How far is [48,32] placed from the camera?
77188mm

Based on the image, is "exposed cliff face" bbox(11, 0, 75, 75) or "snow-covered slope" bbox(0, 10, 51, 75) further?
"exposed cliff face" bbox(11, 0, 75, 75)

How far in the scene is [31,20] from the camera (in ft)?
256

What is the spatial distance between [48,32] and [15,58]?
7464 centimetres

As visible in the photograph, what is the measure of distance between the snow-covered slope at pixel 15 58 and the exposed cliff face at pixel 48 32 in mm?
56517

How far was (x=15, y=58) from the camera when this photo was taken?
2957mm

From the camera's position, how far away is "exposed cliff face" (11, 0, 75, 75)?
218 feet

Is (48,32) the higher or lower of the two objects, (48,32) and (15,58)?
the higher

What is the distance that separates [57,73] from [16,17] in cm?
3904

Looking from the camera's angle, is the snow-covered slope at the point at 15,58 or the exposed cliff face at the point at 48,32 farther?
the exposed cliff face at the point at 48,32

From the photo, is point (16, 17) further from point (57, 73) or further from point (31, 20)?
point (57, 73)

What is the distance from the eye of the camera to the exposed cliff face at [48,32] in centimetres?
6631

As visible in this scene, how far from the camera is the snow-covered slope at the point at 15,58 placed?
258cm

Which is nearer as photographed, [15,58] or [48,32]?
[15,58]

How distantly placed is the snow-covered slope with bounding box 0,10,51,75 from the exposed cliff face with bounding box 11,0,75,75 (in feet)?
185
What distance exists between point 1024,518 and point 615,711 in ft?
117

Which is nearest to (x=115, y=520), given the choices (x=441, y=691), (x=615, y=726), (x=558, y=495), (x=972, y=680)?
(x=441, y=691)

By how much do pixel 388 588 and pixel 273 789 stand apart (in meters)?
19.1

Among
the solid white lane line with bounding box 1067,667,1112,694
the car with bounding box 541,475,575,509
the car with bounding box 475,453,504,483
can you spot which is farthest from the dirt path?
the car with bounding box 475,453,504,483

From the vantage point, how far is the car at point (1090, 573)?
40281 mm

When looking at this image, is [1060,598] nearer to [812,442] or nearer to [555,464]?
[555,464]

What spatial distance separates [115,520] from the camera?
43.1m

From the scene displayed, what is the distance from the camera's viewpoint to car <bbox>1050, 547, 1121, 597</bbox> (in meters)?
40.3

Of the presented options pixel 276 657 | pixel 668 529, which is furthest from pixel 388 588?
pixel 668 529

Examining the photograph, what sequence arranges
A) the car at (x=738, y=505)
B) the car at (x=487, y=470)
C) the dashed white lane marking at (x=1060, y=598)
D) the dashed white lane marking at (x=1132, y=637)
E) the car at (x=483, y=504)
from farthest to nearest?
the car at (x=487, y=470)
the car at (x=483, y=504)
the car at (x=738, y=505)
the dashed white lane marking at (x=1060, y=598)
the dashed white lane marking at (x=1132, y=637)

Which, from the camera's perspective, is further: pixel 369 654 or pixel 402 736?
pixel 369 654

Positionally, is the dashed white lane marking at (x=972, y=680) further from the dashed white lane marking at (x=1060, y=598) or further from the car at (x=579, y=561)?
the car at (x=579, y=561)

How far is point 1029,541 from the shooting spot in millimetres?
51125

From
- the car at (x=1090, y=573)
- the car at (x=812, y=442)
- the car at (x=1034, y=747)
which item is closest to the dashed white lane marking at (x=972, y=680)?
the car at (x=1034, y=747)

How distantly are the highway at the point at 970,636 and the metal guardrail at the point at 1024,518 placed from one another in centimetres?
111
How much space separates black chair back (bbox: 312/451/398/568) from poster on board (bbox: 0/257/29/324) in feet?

> TASK BRIEF
From the line containing "What spatial distance" down to the last line, reproduce the records exactly. Include both ends.

> RESPONSE FOR THIS EXERCISE
What spatial distance separates [115,520] from the camera?
43.1m

From the scene displayed, what is the distance from the camera's viewpoint to car <bbox>1050, 547, 1121, 597</bbox> (in meters)?
40.3

Of the presented options pixel 276 657 | pixel 668 529, which is furthest from pixel 388 588?
pixel 668 529

Examining the photograph, what sequence arranges
A) the car at (x=738, y=505)
B) the car at (x=487, y=470)
C) the dashed white lane marking at (x=1060, y=598)
D) the dashed white lane marking at (x=1132, y=637)
E) the car at (x=483, y=504)
from farthest to nearest?
the car at (x=487, y=470)
the car at (x=483, y=504)
the car at (x=738, y=505)
the dashed white lane marking at (x=1060, y=598)
the dashed white lane marking at (x=1132, y=637)

Which, from the camera's perspective, is further: pixel 369 654 or pixel 402 736?
pixel 369 654

Positionally, is the dashed white lane marking at (x=972, y=680) further from the dashed white lane marking at (x=1060, y=598) or further from the car at (x=579, y=561)?
the car at (x=579, y=561)

How far is point 1029,541 from the shooting spot in millimetres?
51125

From
- the car at (x=1090, y=573)
- the car at (x=812, y=442)
- the car at (x=1034, y=747)
which item is closest to the dashed white lane marking at (x=972, y=680)?
the car at (x=1034, y=747)

How distantly are the highway at the point at 970,636 and the metal guardrail at the point at 1024,518 placed from one another in centimetres?
111
How much space separates black chair back (bbox: 312/451/398/568) from poster on board (bbox: 0/257/29/324) in feet?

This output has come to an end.